# Selected passage:
____________

New Investigation: Duck Egg Farming – Indonesia, 2021
A lone duck looks through the slats of the tiny cage she is confined to at a duck egg farm. Indonesia, 2021. Haig / Act for Farmed Animals / We Animals Media
Author: We Animals Media
In collaboration with: Act for Farmed Animals
To view more images and video from this collection, visit our Indonesian Duck Farming gallery.
[Content warning: contains graphic images/video footage]
We Animals Media and Act for Farmed Animals have investigated brutal conditions on duck egg farms in Indonesia, a growing industry of more than 60 million birds. Our photos and video document ducks living and dying in extreme conditions with practically no oversight or welfare considerations.
Our investigation shows ducks:
- confined in tiny cages, unable to walk or express their natural aquatic behavior, causing heat stress, frustration and unhygienic problems;
- getting trampled by other ducks and being roughly handled by workers;
- living in squalor exacerbated by dead bodies, excrement and the inability to express natural grooming behaviors, creating an unbearable stench;
- without veterinary care. At least one farmer gave sick ducks amoxicillin and paracetamol meant for humans and then returned them to production;
- exhibiting skin problems and open wounds, missing feathers, disfigured and bloodied.

____________

# Recorded data:
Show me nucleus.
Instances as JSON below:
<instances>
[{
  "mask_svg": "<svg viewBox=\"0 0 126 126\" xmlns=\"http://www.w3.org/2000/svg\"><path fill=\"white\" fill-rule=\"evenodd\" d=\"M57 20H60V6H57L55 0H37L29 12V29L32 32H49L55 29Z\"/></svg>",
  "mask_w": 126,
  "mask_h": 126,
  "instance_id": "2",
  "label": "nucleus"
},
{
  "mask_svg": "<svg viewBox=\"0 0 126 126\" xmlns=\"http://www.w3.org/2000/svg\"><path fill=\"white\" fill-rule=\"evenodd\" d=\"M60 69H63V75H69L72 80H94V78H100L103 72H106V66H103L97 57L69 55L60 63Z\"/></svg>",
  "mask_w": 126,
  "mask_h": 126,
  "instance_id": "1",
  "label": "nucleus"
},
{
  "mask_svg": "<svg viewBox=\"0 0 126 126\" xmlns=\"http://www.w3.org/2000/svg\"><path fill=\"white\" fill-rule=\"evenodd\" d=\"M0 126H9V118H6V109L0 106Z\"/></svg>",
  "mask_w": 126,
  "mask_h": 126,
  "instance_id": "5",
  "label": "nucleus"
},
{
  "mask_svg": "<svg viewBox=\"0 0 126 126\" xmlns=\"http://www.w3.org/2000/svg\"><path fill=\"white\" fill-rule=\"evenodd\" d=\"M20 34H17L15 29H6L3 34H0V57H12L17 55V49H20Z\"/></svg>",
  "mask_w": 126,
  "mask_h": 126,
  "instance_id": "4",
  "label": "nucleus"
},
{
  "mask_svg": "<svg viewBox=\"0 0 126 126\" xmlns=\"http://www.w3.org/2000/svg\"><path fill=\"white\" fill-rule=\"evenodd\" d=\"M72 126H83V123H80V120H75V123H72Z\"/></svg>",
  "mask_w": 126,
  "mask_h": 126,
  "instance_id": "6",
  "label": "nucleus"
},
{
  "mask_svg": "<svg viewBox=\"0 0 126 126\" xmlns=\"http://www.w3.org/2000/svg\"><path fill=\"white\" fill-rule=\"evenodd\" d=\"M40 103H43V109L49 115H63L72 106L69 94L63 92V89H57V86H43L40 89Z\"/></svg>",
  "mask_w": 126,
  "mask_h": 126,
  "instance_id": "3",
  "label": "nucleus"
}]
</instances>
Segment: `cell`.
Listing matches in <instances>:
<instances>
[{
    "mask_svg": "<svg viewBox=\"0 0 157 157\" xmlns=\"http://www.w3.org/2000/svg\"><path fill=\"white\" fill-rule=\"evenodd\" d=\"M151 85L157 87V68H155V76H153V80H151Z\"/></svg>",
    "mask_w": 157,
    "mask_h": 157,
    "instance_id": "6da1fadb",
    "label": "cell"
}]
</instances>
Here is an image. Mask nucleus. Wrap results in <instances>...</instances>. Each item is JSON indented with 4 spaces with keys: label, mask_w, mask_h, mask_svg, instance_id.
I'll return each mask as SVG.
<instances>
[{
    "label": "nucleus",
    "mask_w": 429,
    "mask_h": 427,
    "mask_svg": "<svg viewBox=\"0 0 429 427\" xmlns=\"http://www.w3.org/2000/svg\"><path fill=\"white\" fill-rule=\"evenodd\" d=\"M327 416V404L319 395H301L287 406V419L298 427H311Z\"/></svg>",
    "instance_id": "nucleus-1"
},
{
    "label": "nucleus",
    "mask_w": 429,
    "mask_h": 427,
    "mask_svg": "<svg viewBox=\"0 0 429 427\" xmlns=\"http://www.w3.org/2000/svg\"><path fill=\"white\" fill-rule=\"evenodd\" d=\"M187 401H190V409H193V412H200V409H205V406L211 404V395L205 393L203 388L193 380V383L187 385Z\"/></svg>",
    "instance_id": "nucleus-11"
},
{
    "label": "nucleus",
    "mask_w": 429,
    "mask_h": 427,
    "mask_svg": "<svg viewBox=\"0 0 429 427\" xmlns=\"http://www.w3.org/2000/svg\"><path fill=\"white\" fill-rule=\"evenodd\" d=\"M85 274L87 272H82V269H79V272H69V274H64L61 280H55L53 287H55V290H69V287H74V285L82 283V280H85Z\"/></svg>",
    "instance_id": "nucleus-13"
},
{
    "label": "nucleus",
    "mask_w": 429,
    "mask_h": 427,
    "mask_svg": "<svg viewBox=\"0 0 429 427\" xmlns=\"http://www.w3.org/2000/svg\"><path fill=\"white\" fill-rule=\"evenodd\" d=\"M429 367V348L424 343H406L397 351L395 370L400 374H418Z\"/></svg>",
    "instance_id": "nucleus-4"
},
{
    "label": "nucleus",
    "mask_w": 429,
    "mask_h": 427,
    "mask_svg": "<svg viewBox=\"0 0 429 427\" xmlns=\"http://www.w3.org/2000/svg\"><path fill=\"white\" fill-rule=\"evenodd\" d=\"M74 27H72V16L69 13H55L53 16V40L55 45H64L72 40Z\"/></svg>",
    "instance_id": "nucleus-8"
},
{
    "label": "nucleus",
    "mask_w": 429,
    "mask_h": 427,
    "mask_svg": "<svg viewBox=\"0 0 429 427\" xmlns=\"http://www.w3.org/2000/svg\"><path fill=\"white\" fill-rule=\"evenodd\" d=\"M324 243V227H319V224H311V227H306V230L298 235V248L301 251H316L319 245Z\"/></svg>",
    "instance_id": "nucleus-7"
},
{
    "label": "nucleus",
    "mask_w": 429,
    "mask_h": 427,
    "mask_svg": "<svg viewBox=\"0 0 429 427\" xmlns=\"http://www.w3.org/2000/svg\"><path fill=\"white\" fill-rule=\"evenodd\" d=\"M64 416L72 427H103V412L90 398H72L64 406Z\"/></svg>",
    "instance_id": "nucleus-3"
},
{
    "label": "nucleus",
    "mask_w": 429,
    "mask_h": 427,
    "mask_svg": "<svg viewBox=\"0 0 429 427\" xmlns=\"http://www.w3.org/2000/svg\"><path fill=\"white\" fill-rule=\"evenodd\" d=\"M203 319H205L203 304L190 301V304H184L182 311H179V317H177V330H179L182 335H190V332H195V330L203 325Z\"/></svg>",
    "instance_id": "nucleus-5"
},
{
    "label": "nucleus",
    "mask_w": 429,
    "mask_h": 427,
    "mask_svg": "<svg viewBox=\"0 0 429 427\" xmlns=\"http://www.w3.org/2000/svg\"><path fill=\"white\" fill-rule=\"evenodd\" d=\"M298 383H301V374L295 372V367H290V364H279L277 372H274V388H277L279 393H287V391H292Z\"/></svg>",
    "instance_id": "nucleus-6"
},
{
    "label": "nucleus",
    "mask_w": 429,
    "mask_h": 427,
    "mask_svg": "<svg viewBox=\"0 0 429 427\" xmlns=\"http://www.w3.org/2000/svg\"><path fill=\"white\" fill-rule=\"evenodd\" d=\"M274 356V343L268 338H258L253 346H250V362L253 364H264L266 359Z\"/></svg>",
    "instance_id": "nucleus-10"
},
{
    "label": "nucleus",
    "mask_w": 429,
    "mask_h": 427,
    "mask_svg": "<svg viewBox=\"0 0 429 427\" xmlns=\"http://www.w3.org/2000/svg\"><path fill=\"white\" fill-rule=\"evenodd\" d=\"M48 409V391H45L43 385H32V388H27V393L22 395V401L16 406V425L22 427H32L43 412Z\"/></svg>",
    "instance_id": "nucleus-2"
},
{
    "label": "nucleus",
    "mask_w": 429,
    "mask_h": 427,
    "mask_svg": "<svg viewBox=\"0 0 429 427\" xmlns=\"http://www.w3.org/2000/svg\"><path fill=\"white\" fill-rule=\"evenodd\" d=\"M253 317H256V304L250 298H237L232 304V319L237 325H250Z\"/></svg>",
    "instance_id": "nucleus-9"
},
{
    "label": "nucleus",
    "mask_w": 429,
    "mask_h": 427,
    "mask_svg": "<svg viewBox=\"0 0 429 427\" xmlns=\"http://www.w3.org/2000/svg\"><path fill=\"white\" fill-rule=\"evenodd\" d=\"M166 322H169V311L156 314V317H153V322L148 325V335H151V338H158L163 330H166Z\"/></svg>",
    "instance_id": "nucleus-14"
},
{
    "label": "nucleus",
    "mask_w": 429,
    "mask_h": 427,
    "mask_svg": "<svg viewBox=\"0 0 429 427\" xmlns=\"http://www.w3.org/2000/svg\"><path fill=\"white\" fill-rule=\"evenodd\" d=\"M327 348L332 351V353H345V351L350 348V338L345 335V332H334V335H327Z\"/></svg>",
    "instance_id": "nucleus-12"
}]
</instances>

____________

# Prompt 1:
According to the duck farming investigation, how many birds does Indonesia's duck egg industry have?
# Prompt 2:
Print the duck farming investigation from "New Investigation: Duck" up to and including "or welfare considerations.".

# Correct result 1:
More than 60 million birds.

# Correct result 2:
New Investigation: Duck Egg Farming – Indonesia, 2021
A lone duck looks through the slats of the tiny cage she is confined to at a duck egg farm. Indonesia, 2021. Haig / Act for Farmed Animals / We Animals Media
Author: We Animals Media
In collaboration with: Act for Farmed Animals
To view more images and video from this collection, visit our Indonesian Duck Farming gallery.
[Content warning: contains graphic images/video footage]
We Animals Media and Act for Farmed Animals have investigated brutal conditions on duck egg farms in Indonesia, a growing industry of more than 60 million birds. Our photos and video document ducks living and dying in extreme conditions with practically no oversight or welfare considerations.